The Kolpak ruling was made on 8 May 2003 in favour of Slovak handball player Maroš Kolpak, by the European Court of Justice. Maroš Kolpak had lost his contract with German handball club TSV Ostringen, as his team already had two non-EU players. Kolpak appealed to the European Court of Justice, claiming that he should not be considered as a non-EU player as he was a German resident, and Slovakia was part of the European Union Association Agreement. The court ruled in favour of Kolpak, and allowed citizens of countries that had free trade treaties with the EU, and were part of European Union Association Agreements, to work in any EU country. In March 2004, South African cricketer Claude Henderson became the first player to sign a Kolpak agreement, which ended his international career.

 
The ruling allowed citizens of around 100 nations to play cricket in any EU nation without being considered as an overseas player. The Cotonou Agreement allows the citizens of most Caribbean and African nations to be eligible for signing Kolpak agreements. However, the British Home Office stipulates that a player must have a valid work permit for four years or must have a specified number of appearances in international cricket to sign a Kolpak deal. Kolpak players older than 18 years can qualify to represent England after playing for seven years for a county and gaining citizenship.

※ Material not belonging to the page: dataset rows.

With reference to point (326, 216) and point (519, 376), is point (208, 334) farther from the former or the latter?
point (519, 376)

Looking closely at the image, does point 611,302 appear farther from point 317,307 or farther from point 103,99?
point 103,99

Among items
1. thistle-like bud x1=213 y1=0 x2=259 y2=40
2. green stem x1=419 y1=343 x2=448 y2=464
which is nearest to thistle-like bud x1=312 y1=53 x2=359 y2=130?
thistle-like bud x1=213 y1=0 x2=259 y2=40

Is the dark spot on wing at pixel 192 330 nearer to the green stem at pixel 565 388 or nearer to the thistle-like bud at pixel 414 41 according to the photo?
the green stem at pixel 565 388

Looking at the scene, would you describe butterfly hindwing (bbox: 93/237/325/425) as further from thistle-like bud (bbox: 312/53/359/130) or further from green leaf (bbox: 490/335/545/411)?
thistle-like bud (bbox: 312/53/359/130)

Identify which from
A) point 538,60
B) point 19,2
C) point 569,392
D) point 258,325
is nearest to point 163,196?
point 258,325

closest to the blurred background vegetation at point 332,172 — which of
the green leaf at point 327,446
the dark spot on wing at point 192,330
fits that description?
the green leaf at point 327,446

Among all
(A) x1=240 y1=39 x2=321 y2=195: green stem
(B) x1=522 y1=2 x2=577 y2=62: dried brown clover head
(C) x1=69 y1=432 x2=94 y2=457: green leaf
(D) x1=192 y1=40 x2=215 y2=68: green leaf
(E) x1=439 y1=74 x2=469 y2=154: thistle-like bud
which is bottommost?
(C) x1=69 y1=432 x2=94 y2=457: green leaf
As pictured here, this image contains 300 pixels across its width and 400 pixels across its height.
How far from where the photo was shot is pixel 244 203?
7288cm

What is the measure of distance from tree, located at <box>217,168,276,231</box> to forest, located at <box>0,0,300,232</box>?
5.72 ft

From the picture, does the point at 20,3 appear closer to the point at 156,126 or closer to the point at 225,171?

The England and Wales Cricket Board (ECB) pays £1,100 less to a county for each County Championship game and £275 less for each One Day match per Kolpak player who plays instead of a domestic cricketer. This is aimed at reducing the mass arrivals of overseas players into county cricket.

Cricketers born in British overseas territories can play county cricket as locals and need not sign Kolpak agreements. For instance, Omari Banks, who has played for the West Indies, was eligible to play for Leicestershire and Somerset as a local player because he is from Anguilla (a British overseas territory).

Kolpak deals are not possible once Britain withdrew from the European Union as part of Brexit.